Friends raise awareness and funds for CF Ireland
Eva Murray gets a hug off mam Rachel after the mini marathon

Friends raise awareness and funds for CF Ireland

A TEAM of 20 friends  completed the VHI Virtual Women’s Mini Marathon for Cystic Fibrosis Ireland in honour of one of the women’s daughter Eva, a fourteen-month-old girl who has cystic fibrosis.

Little Eva Murray was diagnosed with cystic fibrosis when she was just three weeks old after undergoing a heel prick test.

“It was a big shock for us because neither me nor her dad had anyone in our families with cystic fibrosis,” Eva’s mum Rachel, told The Echo.

“We didn’t know much about it at the time so reading about it at the beginning was pretty scary.”

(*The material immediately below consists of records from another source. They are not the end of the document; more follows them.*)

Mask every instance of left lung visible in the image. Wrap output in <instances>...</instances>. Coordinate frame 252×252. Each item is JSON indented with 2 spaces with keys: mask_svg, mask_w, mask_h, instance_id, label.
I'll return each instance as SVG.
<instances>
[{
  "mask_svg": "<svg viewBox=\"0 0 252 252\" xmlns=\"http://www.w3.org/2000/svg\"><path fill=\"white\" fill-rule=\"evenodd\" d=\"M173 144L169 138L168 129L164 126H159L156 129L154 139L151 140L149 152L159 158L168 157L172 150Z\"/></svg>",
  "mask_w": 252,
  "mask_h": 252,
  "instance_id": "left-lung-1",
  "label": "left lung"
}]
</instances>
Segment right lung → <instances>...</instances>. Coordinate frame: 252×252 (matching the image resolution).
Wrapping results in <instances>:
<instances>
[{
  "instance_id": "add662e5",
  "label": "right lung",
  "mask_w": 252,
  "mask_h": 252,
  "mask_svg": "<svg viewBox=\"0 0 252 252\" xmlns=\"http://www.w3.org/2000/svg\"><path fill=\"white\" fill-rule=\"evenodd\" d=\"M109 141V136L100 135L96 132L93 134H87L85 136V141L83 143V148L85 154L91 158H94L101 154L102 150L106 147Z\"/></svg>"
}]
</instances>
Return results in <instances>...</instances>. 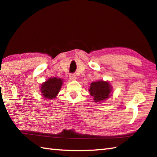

Cystic Fibrosis (CF) is an inherited chronic disease that primarily affects the lungs and digestive system in which a defective gene and its protein product cause the body to produce thick mucus that can clog the lungs and obstruct the pancreas and stop natural enzymes from helping the body to break down food.

According to CF Ireland, the impact of CF can vary from one person to another and there are some people with CF who live until their teens and others who live to their 50’s.

“The research has come a very long way because of those with CF and their families who have campaigned and fundraised over the years,” Rachel, who lives in Walkinstown, explained.

“The outlook is much better for people who have CF today, but there is still work to be done.”

The team of friends after completing their mini-marathon challenge for CF Ireland

According to Mum Rachel, Eva is responding well to her current medications and will be starting the drugs that treat the cause of CF when she is two years old.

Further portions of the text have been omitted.